Transport Layer Security (TLS) and its predecessor, Secure Socket Layer (SSL), are cryptographic protocols that provide security for communications over networks such as the Internet. TLS and SSL encrypt the segments of network connections at the Transport Layer end-to-end. Several versions of the protocols are in widespread use in applications like web browsing, electronic mail, Internet faxing, instant messaging and voice-over-IP (VoIP). TLS is an IETF standards track protocol, last updated in RFC 5246, that was based on the earlier SSL specifications developed by Netscape Corporation.
The TLS protocol allows client/server applications to communicate across a network in a way designed to prevent eavesdropping and tampering. TLS provides endpoint authentication and communications confidentiality over the Internet using cryptography. TLS provides RSA security with 1024 and 2048 bit strengths.
In typical end-user/browser usage, TLS authentication is unilateral: only the server is authenticated (the client knows the server's identity), but not vice versa (the client remains unauthenticated or anonymous).

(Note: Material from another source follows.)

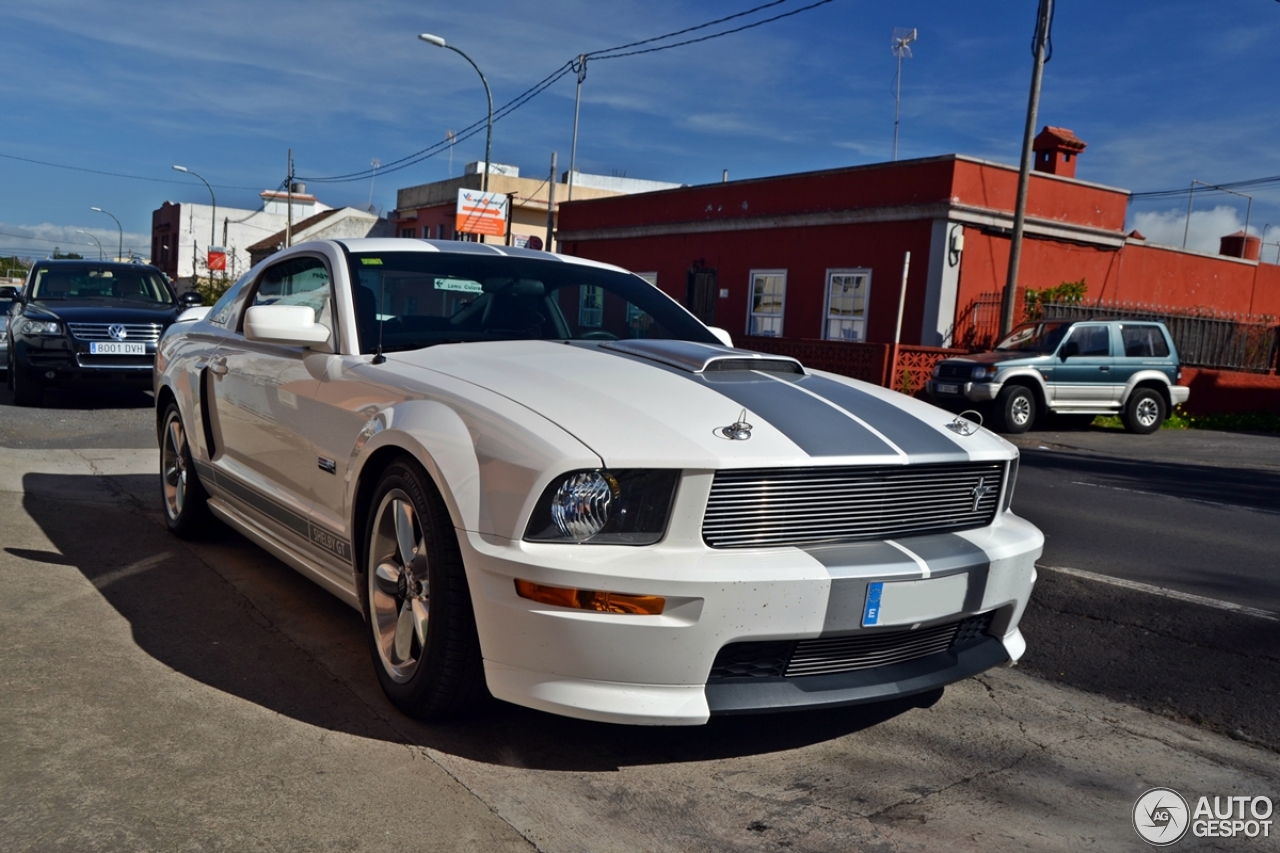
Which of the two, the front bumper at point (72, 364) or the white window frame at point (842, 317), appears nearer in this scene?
the front bumper at point (72, 364)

TLS also supports the more secure bilateral connection mode (typically used in enterprise applications), in which both ends of the "conversation" can be assured with whom they are communicating (provided they diligently scrutinize the identity information in the other party's certificate). This is known as mutual authentication, or 2SSL. Mutual authentication requires that the TLS client-side also hold a certificate (which is not usually the case in the end-user/browser scenario). Unless, that is, TLS-PSK, the Secure Remote Password (SRP) protocol, or some other protocol is used that can provide strong mutual authentication in the absence of certificates.
Typically, the key information and certificates necessary for TLS are handled in the form of X.509 certificates, which define required fields and data formats.
SSL operates in modular fashion. It is extensible by design, with support for forward and backward compatibility and negotiation between peers.[58]